→ Task requirements
A. Answer these three questions using the porphyry geochemistry text below, one answer per line:
(i) In the K2O vs. SiO2 diagram, the data points cluster around the boundary between which two series?
(ii) Which two samples show small negative Eu anomalies, and what are their EuN/EuN* values?
(iii) In the MORB-normalized multi-element variation diagrams, which elements display negative anomalies?
B. Summarize the porphyry geochemistry text below in two sentences.

→ Document segment
--- begin ---

Within the TAS diagram (Fig. 5a), but also in diagrams using more immobile elements such as Zr, Ti, Nb, Y (+ Si) (Winchester and Floyd 1976, 1977), the samples display subalkaline affinity. In the diagram K2O vs. SiO2 of Peccerillo and Taylor (1976) (Fig. S8a), the data points scatter within the fields of the calc-alkaline series, clustering around the boundary between medium-K and high-K series (Rickwood 1989). Calc-alkaline affinity is clearly supported by further discriminations, e.g., the diagram FeOtot/MgO vs. SiO2 (Fig. S8b) after Miyashiro (1974), the Jensen cation plot (Jensen 1976), and the Th–Hf–Ta–Zr–Nb triangles of Wood (1980). An affiliation to low-Fe series is verified by the discrimination of Arculus (2003) in the FeOtot/MgO vs. SiO2 diagram (Fig. S8b).
The chondrite-normalized REE patterns show similar slopes that decrease from La to Ho and are almost flat from Er to Lu. There are no conspicuous differences between the Common Porphyry and the Imperial Porphyry (Fig. 6a, b). Although sample D12-05 shows the same trend, the enrichment factors are distinctly lower than for all other samples. In general, the REE patterns may indicate minor amphibole fractionation. In contrast to the majority of samples, which do not show a notable Eu anomaly, small negative anomalies with EuN/EuN* of 0.83 and 0.76 in samples D12-08 and D12-29 point to subordinate plagioclase fractionation (Fig. 6a).
The MORB-normalized multi-element variation diagrams (Pearce and Parkinson 1993) are characterized by positive anomalies of the LIL elements Rb, Ba and K, the HFS elements Th, U and Pb as well as Al and Ga, whereas the HFS elements Ta, Nb, Ti, but also V display negative anomalies (Fig. 6c, d). Particularly the Ta–Nb anomaly underscores the calc-alkaline character of the samples.

--- end ---

→ Material provided
--- begin ---

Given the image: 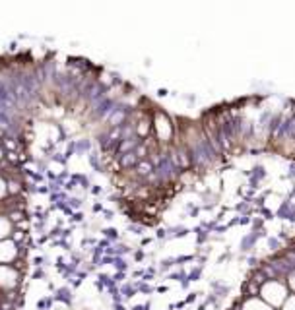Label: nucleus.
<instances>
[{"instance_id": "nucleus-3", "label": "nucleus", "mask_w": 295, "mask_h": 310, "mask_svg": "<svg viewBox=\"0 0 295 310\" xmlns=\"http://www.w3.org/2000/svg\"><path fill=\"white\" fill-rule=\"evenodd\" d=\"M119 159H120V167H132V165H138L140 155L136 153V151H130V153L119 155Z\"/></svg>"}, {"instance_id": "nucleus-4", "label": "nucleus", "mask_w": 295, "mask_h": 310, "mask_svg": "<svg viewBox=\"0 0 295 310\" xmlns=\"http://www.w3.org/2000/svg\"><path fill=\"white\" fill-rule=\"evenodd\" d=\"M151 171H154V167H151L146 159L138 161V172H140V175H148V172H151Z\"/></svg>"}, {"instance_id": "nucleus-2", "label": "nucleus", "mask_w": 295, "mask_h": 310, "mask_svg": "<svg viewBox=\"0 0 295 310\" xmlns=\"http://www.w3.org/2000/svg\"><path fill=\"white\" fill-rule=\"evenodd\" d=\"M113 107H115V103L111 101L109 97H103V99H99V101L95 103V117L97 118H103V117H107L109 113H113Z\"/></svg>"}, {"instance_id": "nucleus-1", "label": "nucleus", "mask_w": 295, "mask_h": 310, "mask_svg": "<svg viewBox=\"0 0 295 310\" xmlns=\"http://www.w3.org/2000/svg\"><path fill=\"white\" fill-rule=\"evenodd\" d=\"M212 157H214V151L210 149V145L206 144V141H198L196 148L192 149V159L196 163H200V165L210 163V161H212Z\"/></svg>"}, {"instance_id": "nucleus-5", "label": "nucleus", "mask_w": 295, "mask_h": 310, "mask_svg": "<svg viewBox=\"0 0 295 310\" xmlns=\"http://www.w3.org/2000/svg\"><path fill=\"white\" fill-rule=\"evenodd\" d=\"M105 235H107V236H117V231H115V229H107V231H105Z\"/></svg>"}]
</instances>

--- end ---
--- begin ---

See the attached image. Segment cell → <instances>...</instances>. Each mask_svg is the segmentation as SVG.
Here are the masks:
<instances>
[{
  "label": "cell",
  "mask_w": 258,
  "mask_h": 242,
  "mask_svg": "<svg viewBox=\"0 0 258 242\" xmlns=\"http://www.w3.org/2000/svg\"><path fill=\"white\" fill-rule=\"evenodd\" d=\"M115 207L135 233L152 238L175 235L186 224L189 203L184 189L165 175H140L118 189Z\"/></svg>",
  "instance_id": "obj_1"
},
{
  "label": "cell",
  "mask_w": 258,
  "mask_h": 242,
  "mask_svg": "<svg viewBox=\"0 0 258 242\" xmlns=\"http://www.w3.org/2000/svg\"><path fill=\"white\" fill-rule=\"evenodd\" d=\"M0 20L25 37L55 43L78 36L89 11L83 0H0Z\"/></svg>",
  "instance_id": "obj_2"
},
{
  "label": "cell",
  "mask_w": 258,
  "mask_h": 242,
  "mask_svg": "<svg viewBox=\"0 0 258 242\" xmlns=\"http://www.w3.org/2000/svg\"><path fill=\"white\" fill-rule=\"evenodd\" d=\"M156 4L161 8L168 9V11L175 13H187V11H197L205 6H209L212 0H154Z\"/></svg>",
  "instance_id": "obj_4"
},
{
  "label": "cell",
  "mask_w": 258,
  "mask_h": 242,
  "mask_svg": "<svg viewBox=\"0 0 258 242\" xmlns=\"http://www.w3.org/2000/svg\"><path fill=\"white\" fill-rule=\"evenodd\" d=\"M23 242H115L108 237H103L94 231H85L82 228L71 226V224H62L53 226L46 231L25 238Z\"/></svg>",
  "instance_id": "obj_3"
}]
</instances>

--- end ---

→ Task responses
A.
(i) The medium-K and high-K series.
(ii) Sample D12-08 has a value of 0.83, and sample D12-29 has a value of 0.76.
(iii) Ta, Nb, Ti, and V.

B. Several discrimination diagrams show that the samples are subalkaline, calc-alkaline, and of a low-Fe series, with K2O vs. SiO2 data clustering around the boundary between medium-K and high-K series. The REE patterns are similar for the Common Porphyry and the Imperial Porphyry and may indicate minor amphibole fractionation, with subordinate plagioclase fractionation in two samples, while a Ta–Nb anomaly in the MORB-normalized diagrams underscores the calc-alkaline character.